* **CHALLENGES**
A. Rewrite the frog lighting thread from "## dwdragon (Aug" to "for my taste.", putting "doubtful" in place of "skeptical".
B. Does the frog lighting thread support each of the following statements? (i) The first poster is planning to build a reflector for three compact fluorescent bulbs. (ii) dwdragon finds the blue bulbs too bright. (iii) The red LED on the suction lamp is rated at 1 watt. Answer yes or no for each, and quote the words from the thread that decide it.

start TEXT SEGMENT

# moon light for Red eyed tree frogs



## Zimer (Sep 20, 2008)

hello,
Iwill have some RETF's soon, i built a reflector for three compact flourecsent bulbs.
i'm thinking about switching one bulb too moon light bulb, one of those blue bulbs.
if i understand correctly those bulbs not bother the frogs at night, that's right? you would recommand this?
thanks


----------



## dwdragon (Aug 14, 2008)

I've always been a bit skeptical of the "moon bulbs" for simulating "natural light" for any reptile or amphibian.

I've been considering some sort of bluish LED light. Not too bright but just enough to cast shadows and what not. There are actually alot of ways to do a night time simulation with light but I've found the blue bulbs too bright for my taste.

As for if they bother the frogs I don't think they do. I know that the red bulbs never seem to bother any frogs or reptiles I've seen but I'm picky and don't like those either.


----------



## RedEyeTroyFrog (Jan 25, 2008)

i have the mini red led lamp that suctions on to the outside of the tank for my red eyes and they do not seem to be bothered by it at all in the slightest


----------



## Derek Benson (Feb 19, 2004)

I may sound like the biggest dork ever, but since most of my frogs are nocturnal, I bought one of those head lamps (like steve irwin used to wear) that has 2 white and 1 red LED in it. The red is for hunting if you have to look at maps or something at night and dont want to lose your "night vision". I believe the frogs can see it, but it doesn't bother them at all. This is with red eyes, clowns, waxys, bicolor, etc.


----------



## RedEyeTroyFrog (Jan 25, 2008)

yeah thats the same thing as what i use its just on a little suction lamp thingy, lol it is a 1 watt red led, no heat is emitted by this bulb and has no effect on the red eyes seeing at night...here is what it is.... oh btw i have had mine plugged in for about 8 months and it still running i never unplug it, and as far as i kno it does not use much electricity, only having 1 watt
Zilla - Mini-Clamp Red LED Lamp - eBay (item 200200083589 end time Nov-09-08 16:17:35 PST)

end TEXT SEGMENT
start PROVIDED INFORMATION

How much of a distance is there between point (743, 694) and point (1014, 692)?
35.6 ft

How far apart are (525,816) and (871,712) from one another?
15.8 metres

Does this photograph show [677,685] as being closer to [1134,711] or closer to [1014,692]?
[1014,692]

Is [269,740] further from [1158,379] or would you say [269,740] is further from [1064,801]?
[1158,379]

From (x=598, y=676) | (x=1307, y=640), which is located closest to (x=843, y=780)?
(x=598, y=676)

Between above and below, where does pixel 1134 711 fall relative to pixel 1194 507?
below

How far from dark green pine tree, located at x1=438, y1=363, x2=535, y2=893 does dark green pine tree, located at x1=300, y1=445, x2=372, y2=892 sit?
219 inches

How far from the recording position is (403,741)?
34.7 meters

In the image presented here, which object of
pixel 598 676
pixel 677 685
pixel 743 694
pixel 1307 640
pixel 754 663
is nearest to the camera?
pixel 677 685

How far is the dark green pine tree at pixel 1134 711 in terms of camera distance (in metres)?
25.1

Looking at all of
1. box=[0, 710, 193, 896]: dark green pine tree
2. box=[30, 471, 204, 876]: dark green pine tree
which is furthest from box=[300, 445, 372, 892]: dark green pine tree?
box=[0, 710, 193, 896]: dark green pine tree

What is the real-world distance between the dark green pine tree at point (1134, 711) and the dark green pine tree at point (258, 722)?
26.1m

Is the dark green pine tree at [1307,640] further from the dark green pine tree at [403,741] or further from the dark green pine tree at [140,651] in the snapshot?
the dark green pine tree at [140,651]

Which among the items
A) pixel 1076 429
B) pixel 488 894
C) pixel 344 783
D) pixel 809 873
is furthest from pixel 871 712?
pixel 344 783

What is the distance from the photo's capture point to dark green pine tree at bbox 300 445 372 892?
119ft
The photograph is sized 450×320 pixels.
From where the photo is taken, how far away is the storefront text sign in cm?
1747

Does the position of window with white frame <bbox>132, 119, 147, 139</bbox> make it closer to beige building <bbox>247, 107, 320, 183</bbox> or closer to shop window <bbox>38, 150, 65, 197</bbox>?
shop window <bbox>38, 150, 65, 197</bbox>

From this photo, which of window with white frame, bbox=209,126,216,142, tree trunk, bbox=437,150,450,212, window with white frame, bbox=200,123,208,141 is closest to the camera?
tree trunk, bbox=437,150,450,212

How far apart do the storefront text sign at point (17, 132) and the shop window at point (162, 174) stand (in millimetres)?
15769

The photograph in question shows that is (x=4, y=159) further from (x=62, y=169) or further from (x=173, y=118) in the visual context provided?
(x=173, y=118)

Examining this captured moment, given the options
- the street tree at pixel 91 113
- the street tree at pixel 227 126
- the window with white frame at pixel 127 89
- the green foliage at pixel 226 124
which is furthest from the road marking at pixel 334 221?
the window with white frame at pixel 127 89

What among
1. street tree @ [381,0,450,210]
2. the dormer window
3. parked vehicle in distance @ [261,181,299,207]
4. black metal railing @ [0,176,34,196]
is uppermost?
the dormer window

end PROVIDED INFORMATION

* **TASK RESPONSES**
A.
## dwdragon (Aug 14, 2008)

I've always been a bit doubtful of the "moon bulbs" for simulating "natural light" for any reptile or amphibian.

I've been considering some sort of bluish LED light. Not too bright but just enough to cast shadows and what not. There are actually alot of ways to do a night time simulation with light but I've found the blue bulbs too bright for my taste.

B.
(i) No: "i built a reflector for three compact flourecsent bulbs"
(ii) Yes: "I've found the blue bulbs too bright for my taste"
(iii) Yes: "it is a 1 watt red led"